Dizinin emniyet bölümleri, Vatan Caddesi Emniyeti’nde çekiliyormuş. Toplumumuzu, daima olumlu yönde bilgilendirip yönlendiren bir dizi olmasaydı, devletin mekanlarını çekimler için tahsis etmezlerdi. Yıllar içinde diziden ayrılanlar olduğu gibi, ayrılanların yerine, kadroya yeni katılanlar da oldu. Dizilerde oynamak oldukça zor olmalı. Sabah erkenden sette olacaksın. Artık senin rolünün olduğu bölüm ne zaman çekilecekse, oturup bekleyeceksin ve bu her hafta ayni şekilde sürdürülecek. Baklava börek olsa, sıkılır insan. Buna rağmen dizi, izlendiği her akşam reyting rekorları kırıyorsa, başta Kıbrıs, Irak, Bulgaristan ve Almanya olmak üzere yurt dışında da izleniyorsa düşünmek lazım. Bu güne kadar kadar :
– ‘Antalya Büyükşehir Belediyesi ile Antalya Kültür Sanat Vakfı’nca (AKSAV) düzenlenen 2011 Antalya Televizyon Ödülleri’nde en iyi polisiye dizi ödülü’,
– ‘Magazin Gazetecileri Derneği (MGD) Altın Objektif Ödülleri 2016 – Özel Başarı Ödülü’
– ‘Engelsiz Yaşam Vakfı, 10. Yılın En İyileri Ödülleri – 2019 Yılının En İyi Polisiye Dizisi’ Best of Year Awards-Yılın En’leri Ödüllerinden – Yılın En Uzun Soluklu Televizyon Dizisi ödülünü aldı.
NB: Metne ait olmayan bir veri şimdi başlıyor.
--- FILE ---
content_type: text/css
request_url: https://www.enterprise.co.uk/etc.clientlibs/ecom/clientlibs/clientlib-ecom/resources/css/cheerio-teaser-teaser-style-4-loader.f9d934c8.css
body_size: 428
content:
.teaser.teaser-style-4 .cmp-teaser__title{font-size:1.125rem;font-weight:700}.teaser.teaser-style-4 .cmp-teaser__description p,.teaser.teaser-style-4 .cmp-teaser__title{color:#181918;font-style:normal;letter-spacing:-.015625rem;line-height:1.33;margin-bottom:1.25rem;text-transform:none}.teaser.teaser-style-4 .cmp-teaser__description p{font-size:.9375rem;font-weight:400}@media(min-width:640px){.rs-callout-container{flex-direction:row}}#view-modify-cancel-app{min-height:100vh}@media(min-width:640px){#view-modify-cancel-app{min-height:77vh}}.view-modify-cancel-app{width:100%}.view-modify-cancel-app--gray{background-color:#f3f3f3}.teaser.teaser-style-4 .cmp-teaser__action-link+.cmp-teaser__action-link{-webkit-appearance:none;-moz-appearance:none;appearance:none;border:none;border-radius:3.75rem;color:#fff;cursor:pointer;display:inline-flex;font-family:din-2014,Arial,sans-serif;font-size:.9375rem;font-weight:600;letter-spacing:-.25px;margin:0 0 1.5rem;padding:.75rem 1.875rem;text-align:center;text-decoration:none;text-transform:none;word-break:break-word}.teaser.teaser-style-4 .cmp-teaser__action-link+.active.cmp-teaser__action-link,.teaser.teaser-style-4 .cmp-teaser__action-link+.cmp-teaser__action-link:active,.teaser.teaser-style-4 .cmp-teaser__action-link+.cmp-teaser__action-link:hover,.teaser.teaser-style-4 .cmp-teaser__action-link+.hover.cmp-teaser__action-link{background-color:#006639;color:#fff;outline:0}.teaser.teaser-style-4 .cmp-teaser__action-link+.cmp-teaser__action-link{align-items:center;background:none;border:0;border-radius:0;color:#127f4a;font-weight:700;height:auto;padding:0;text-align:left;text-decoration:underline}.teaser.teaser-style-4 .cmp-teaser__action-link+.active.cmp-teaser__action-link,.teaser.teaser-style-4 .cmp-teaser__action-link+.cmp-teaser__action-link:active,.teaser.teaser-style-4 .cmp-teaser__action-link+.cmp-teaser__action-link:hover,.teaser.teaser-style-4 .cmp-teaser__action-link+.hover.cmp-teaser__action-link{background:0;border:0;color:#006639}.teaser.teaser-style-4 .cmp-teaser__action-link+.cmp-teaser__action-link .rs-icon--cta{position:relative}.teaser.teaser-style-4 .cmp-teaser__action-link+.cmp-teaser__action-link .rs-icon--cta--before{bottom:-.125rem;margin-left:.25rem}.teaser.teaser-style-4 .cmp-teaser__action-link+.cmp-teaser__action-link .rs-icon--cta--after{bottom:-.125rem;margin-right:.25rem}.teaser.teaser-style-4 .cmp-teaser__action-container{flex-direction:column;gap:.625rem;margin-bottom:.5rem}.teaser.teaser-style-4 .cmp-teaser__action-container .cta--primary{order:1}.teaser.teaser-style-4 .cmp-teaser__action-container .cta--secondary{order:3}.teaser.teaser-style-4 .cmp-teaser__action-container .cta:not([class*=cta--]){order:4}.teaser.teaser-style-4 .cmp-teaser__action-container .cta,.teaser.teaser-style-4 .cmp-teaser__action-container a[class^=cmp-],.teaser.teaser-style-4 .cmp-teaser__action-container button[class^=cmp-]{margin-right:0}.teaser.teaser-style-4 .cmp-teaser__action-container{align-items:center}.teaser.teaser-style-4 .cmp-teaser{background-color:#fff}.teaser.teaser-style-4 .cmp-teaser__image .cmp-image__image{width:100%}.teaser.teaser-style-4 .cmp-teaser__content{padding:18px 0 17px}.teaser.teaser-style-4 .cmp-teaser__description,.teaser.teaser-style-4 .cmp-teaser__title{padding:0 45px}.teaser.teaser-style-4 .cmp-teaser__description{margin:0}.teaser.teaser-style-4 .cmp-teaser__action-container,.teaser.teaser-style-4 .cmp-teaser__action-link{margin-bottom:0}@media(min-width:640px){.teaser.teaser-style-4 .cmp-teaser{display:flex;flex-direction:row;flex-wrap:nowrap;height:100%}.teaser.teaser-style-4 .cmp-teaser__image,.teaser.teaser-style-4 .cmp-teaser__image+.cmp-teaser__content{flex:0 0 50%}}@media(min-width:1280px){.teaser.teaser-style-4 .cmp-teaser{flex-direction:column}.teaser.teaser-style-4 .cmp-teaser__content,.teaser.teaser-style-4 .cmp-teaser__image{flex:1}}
– Ayrıca, Ratel Medya ve Luna Medya ortak organizatörlüğünde, 2. Uluslararası Elmas Ödül Töreninde Arka Sokaklar’ın yapım firması Erler Film’in sahibi Türker İnanoğlu ”Yılın Dizi Yapımcısı” kategorisi ile ödüllendirildi. (dizidoktoru.com 7.6.2022)
Arka Sokaklar, yıllar içinde ödüllere layık görülmüşse , oyuncularını, yapımcı, yönetmen ve senaristlerini tebrik etmemiz lazım. İyi ki, toplumu doğru yönlendiren Arka Sokaklar dizisi ve dürüst polislerimiz var.